§ **Exercise tasks**:
[1] Return the part of the soaking-pit machine text that begins at the words "Means to slide" and ends after the words "the beams 10.", copied word for word.
[2] Retype the records from the line that has "What is the distance that exists from the" through the end of the records, with both ends included, and leave out the pictures.
# start of Text
Referring to FIGS. 2 and 3, there are shown two main support beams 10 which are of length to span a soaking pit along its major dimension. The two main support beams are attached to each other by a spanner member 88 located at the right end viewing FIGS. 3 and 4. Mounted on the beams 10 in slidable fashion are two frame members 12 which are spanned or connected on their under surfaces by a plate member 11. Plate 11 can be used to support the necessary power and control means for all hydraulic cylinders and hydraulic motors. A pedestal 14 is secured to the upper left surface of the frame members 12.
Means to slide the frame 12 relative to the main support beams 10 are provided by the use of two hydraulic cylinders 80 mounted between the webs of beams 10 and the inner walls of the slidable frame 12. The cylinders 80 are attached at their bases to the inner walls of the frame 12 at 82 and their piston rods 84 are attached to mounting brackets 86 mounted on the webs of the beams 10.
A rotating portion of a turntable 24 has depending from it two parallel plates 34 which support at their lower ends a telescopic boom 36 and are pivotally connected at their point of support by a pivot 38. Mounted beneath the turntable 24 and the outboard of the depending plates 34 are two brackets 48 which have attached thereto hydraulic cylinders 50. The piston rods of the cylinders 50 are attached to brackets 52 which are mounted on the forward end of an outer tube member 54 of the telescopic boom 36. The telescopic boom 36 has three telescopic tube members, the outer tube 54, an intermediate tube member 56 and an inner tube member 58. The inner tube member 58 has mounted at its exposed end a tool cradle support 60. Pivotally mounted to the support 60 at 62 is a tool cradle 61 carrying demolition tool 116. A link 64 is pivotally attached to the tool cradle 61 at 63 and the opposite end of the link 64 is pivotally attached to plates 66 which are slidable within the tube member 58. Hydraulic cylinder 68 anchored at 70 controls the tilt of the tool cradle carrying the demolition tool 116. Provisions are made to extend and retract the telescopic boom 36 by using a pair of hydraulic cylinders 72 (FIG. 2) which are anchored to the sides of the outer tube 54 at 74 and having the piston rod 76 pivotally connected at 78 to the tool cradle support 60.
# end of Text
# start of Data listing
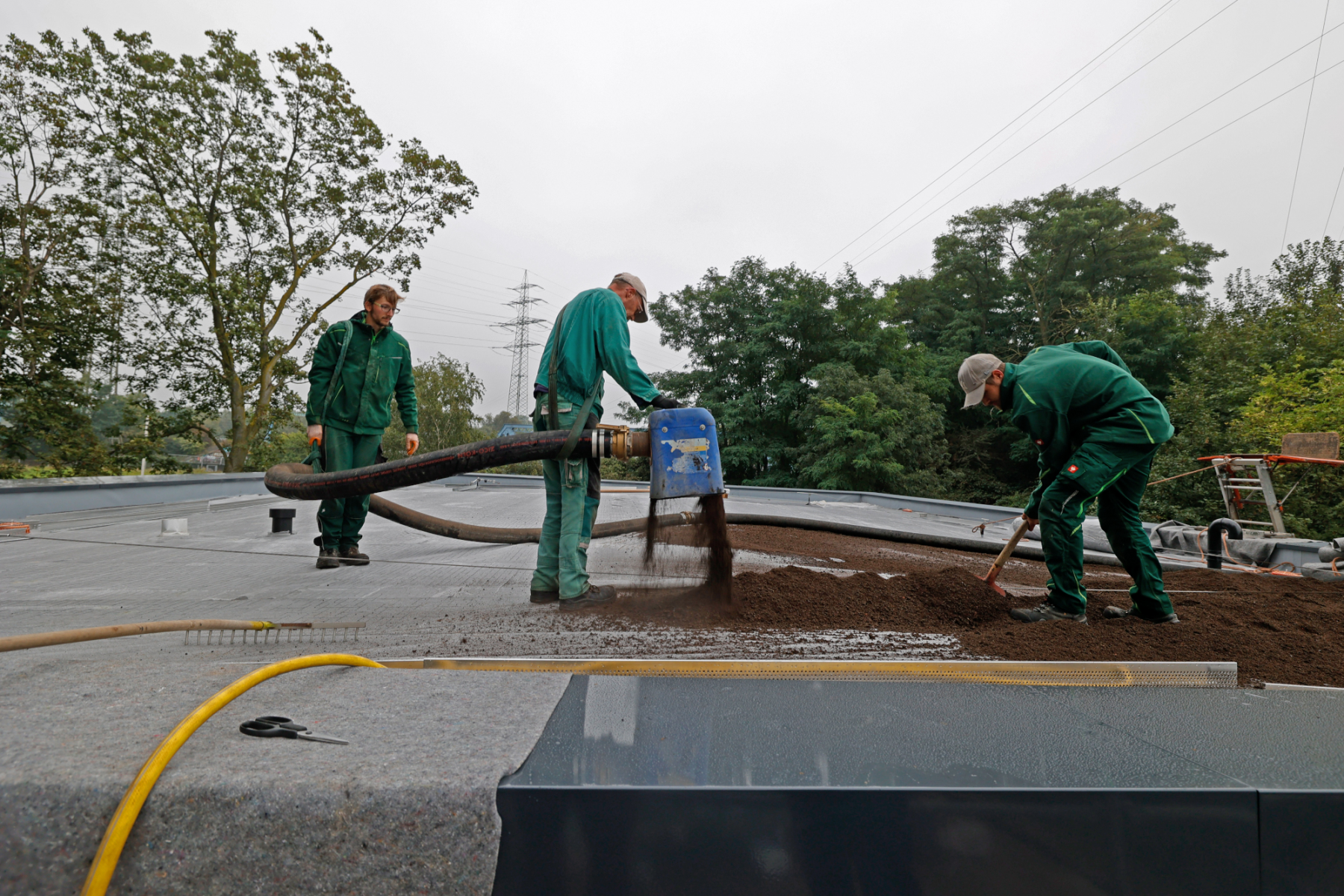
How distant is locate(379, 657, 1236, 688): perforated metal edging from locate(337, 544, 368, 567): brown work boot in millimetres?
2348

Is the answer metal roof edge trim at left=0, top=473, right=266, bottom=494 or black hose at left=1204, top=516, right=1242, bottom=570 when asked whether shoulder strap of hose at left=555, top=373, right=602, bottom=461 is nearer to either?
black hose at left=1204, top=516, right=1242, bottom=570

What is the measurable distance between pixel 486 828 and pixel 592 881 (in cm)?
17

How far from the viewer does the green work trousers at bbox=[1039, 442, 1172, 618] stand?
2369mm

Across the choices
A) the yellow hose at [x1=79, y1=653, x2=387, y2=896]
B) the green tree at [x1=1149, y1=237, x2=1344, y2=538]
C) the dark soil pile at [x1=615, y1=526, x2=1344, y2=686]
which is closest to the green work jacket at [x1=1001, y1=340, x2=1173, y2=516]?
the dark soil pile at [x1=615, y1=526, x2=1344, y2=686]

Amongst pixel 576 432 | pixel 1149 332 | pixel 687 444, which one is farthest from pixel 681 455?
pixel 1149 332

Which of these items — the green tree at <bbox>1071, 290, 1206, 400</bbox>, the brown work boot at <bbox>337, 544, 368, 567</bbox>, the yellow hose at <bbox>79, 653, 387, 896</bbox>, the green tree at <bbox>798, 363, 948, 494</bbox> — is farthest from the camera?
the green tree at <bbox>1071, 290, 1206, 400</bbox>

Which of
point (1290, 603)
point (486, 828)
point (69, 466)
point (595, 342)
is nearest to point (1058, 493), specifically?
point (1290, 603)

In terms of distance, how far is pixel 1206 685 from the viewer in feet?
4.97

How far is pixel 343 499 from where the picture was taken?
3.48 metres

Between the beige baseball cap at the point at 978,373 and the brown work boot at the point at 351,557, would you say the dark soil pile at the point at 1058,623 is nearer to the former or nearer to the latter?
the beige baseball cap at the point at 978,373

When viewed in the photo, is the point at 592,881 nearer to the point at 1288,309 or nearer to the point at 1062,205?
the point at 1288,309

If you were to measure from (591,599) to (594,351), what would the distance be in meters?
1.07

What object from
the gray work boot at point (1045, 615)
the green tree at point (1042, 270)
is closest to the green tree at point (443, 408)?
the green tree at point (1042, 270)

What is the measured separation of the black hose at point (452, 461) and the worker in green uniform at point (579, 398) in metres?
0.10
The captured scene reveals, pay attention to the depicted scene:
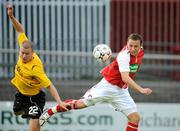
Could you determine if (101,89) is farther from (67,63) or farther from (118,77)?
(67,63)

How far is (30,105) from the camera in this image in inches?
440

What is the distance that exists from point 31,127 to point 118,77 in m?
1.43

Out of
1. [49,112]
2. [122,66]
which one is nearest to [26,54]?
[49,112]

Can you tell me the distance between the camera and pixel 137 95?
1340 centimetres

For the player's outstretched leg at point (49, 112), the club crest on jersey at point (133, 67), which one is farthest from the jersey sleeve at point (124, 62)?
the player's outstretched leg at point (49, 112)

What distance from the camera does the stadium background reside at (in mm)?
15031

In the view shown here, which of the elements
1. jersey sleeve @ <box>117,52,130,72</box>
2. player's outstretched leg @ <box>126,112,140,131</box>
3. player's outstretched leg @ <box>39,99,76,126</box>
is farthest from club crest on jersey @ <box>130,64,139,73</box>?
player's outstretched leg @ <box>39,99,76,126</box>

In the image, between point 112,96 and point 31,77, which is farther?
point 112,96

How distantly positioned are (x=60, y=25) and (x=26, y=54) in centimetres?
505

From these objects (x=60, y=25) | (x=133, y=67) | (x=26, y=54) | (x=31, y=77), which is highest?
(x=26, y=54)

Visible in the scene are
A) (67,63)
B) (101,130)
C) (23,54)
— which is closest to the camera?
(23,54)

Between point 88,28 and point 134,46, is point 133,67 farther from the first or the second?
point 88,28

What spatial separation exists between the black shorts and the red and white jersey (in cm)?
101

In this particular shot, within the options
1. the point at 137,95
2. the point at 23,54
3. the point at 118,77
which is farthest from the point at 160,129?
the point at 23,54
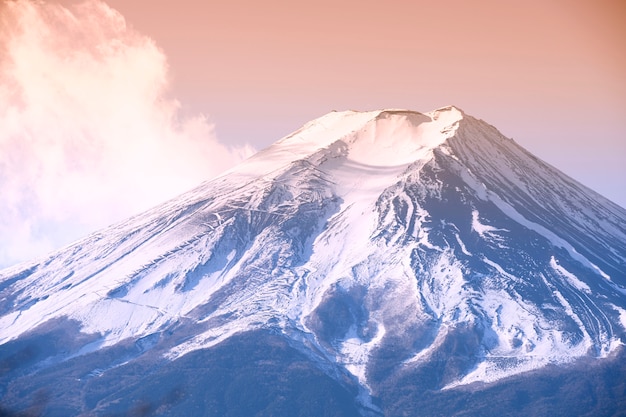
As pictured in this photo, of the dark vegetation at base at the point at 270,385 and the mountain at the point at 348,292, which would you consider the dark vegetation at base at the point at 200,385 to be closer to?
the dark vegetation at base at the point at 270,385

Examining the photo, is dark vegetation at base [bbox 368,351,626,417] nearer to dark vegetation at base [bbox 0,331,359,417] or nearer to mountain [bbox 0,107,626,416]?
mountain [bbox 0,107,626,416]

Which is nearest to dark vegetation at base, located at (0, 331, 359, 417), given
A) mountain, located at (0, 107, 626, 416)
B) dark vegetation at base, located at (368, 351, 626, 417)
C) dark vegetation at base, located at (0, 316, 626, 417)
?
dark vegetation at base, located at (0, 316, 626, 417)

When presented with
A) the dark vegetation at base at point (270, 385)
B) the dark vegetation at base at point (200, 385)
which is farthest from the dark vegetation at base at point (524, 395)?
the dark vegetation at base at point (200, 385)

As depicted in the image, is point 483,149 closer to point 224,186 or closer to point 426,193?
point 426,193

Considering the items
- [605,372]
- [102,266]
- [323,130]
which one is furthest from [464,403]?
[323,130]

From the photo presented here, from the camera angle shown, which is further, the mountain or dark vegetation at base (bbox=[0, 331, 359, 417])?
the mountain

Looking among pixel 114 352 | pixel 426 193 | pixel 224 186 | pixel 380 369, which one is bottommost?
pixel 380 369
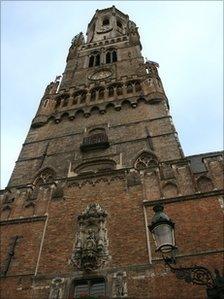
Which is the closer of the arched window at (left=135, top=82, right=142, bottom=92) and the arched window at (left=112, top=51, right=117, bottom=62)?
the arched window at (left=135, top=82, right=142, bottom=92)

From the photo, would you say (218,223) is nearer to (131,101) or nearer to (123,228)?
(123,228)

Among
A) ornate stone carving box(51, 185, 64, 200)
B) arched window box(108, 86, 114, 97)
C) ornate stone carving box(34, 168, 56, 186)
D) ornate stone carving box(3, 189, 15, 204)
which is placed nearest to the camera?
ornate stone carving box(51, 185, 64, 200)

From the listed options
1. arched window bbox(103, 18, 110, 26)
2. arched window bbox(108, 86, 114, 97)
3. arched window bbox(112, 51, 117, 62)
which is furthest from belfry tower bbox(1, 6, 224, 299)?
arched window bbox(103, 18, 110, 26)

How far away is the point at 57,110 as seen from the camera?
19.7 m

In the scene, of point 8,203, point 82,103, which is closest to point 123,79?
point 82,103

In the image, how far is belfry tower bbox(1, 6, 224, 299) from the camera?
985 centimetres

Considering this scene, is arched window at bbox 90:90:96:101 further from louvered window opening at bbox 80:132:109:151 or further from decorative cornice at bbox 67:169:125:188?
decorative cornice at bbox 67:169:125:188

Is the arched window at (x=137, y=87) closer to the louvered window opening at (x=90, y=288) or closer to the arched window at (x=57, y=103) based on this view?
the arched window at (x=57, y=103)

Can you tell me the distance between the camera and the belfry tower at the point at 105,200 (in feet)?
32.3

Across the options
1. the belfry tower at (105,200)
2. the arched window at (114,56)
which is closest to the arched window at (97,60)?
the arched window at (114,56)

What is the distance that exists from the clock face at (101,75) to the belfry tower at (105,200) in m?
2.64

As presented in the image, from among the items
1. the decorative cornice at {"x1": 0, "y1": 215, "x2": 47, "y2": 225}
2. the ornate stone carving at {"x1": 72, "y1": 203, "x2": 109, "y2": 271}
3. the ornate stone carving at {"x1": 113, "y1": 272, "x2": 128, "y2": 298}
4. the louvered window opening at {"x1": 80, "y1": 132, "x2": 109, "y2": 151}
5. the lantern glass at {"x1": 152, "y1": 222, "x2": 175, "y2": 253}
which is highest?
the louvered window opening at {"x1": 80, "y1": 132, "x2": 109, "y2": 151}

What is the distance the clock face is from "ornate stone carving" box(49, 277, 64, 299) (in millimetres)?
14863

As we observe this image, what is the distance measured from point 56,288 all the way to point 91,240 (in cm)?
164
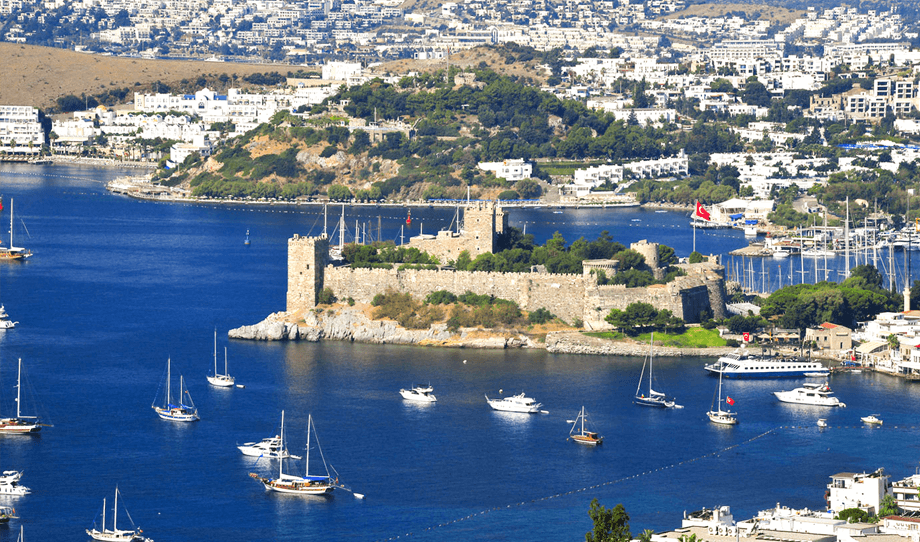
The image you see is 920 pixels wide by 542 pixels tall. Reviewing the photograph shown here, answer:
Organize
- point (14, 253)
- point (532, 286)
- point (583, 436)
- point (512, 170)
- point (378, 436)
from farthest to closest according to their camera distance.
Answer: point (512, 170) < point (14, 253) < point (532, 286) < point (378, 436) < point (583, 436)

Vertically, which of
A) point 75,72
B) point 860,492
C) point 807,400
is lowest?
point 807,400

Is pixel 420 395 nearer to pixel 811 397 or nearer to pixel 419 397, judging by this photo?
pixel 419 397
# end of Data listing
§ **Expected outputs**:
[1]
Means to slide the frame 12 relative to the main support beams 10 are provided by the use of two hydraulic cylinders 80 mounted between the webs of beams 10 and the inner walls of the slidable frame 12. The cylinders 80 are attached at their bases to the inner walls of the frame 12 at 82 and their piston rods 84 are attached to mounting brackets 86 mounted on the webs of the beams 10.

[2]
What is the distance that exists from the clock face at (101,75) to the belfry tower at (105,200) in m?
2.64

As presented in the image, from among the items
1. the decorative cornice at {"x1": 0, "y1": 215, "x2": 47, "y2": 225}
2. the ornate stone carving at {"x1": 72, "y1": 203, "x2": 109, "y2": 271}
3. the ornate stone carving at {"x1": 113, "y1": 272, "x2": 128, "y2": 298}
4. the louvered window opening at {"x1": 80, "y1": 132, "x2": 109, "y2": 151}
5. the lantern glass at {"x1": 152, "y1": 222, "x2": 175, "y2": 253}
which is highest?
the louvered window opening at {"x1": 80, "y1": 132, "x2": 109, "y2": 151}

What is the distance the clock face is from "ornate stone carving" box(49, 277, 64, 299) (in millimetres)?
14863

As we observe this image, what is the distance measured from point 56,288 all the way to point 91,240 (in cm)?
164
The image you see is 920 pixels wide by 542 pixels tall. Reviewing the photograph shown here, answer:
Organize
- point (14, 253)
- point (532, 286)
- point (583, 436)
- point (512, 170)
- point (378, 436)
from farthest to closest according to their camera distance.
Answer: point (512, 170) < point (14, 253) < point (532, 286) < point (378, 436) < point (583, 436)

Vertically, which of
A) point 75,72
B) point 860,492
C) point 807,400
is lowest?
point 807,400

Is pixel 420 395 nearer to pixel 811 397 or nearer to pixel 419 397, judging by this photo?
pixel 419 397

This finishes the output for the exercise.